__AIM 1__: List every component that went into the jig built in the low resistance measurement page.

__GIVEN PASSAGE__:

## 26 November 2008

### Simple Low Resistance Measurement

This is a question that we get often:
I measured the direct current resistance (DCR) of xyz using a multimeter and the result is higher than what the data sheet says it should be!
Since most of our readers are audio enthusiasts, xyz is typically a speaker, but it could be any low resistance device such as a resistor, switch or relay contacts. When trying to make a resistance measurement of low resistance devices using a common multimeter, the results are often high and almost meaningless. The reason for this is that the test currents generated by most common multimeters are very low, typically much less than 1 milliamperes (mA).

A simple way to measure low resistance is to use a "4-wire (Kelvin) resistance measurement method". Ohm's Law states that V=IR. Resistance (R) is what we are interested in determining. Since we already have multimeter that is pretty accurate at measuring voltage (V), all we need to do is fix the current (I) and we can calculate the unknown resistance.

Figure 1 (click to enlarge) shows a schematic for a very simple low resistance measurement jig. Basically it is a LM317 voltage regulator that is set to deliver 100 mA of test current. Figure 1 - Low Resistance Measurement Circuit
In the circuit, a fixed 12 ohm resistor is used to set the current of the regulator to about 100 mA (a 12 ohm resistor actually sets it at 104 mA, use the LM317 current regulator calculator to check).

Building the Low Resistance Measurement Jig

The test jig is very simple to build. The photos below show the measurement jig that I built. The LM317 was recycled, a 12 ohm resistor, a couple of alligator clips, a project box (Radio Shack 270-1802) and an old 5V 300 mA cell phone charger. For the power source something in the order of 4 to 6 V capable of more than 100 mA will work fine. Batteries can also be used - as little as
three AA batteries will work. Note that a 9V battery will not work as it cannot deliver enough current. Photo 1 – Low Resistance Jig Parts Photo 2 – LM317 and Set Resistor
Once you have built the jig, it is a good idea to check the test current to make sure it works. Mine produces a constant current of 105 mA. Anything between 95 and 105 mA will be fine as we will see later. Photo 3 – Finished Low Resistance Jig
Using the Low Resistance Measurement Jig
Using the jig is very simple. Set your multimeter to read voltage. The lower you can set the voltage scale, the more accurate your readings will be. To determine the unknown resistance, simply connect the constant current across the device you want to measure. Now measure the voltage across the device you want to measure. Once you have measured a voltage you can apply Ohm's Law to determine the unknown resistance.

__DATASET RECORDS__:
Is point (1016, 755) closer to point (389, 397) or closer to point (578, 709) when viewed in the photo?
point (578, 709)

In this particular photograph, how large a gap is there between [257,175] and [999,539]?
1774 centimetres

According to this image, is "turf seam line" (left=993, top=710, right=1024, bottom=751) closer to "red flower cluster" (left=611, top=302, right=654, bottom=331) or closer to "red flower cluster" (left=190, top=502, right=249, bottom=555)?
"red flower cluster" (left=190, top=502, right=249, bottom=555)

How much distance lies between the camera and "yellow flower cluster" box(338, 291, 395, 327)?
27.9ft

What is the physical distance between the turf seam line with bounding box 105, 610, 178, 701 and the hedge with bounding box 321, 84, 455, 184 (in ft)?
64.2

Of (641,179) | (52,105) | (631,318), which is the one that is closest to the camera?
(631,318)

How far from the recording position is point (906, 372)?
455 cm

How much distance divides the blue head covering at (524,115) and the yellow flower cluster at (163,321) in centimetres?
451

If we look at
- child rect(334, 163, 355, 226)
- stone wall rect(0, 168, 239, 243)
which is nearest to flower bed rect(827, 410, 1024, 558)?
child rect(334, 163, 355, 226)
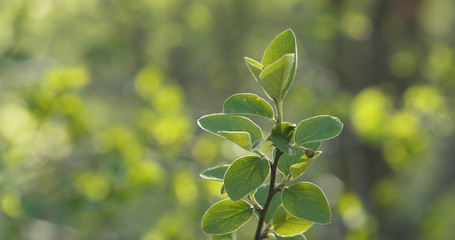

__AIM 2__: Rewrite the listing from the line containing "How much distance divides" through the end of the listing, replacing "flower" with "blossom" and leaving everything else unchanged. Omit the pictures.

__WRITTEN ANSWER 1__:
- A recycled LM317
- A 12 ohm resistor
- A couple of alligator clips
- A project box (Radio Shack 270-1802)
- An old 5V 300 mA cell phone charger

__WRITTEN ANSWER 2__:
How much distance divides the blue head covering at (524,115) and the yellow blossom cluster at (163,321) in centimetres?
451

If we look at
- child rect(334, 163, 355, 226)
- stone wall rect(0, 168, 239, 243)
which is nearest to blossom bed rect(827, 410, 1024, 558)?
child rect(334, 163, 355, 226)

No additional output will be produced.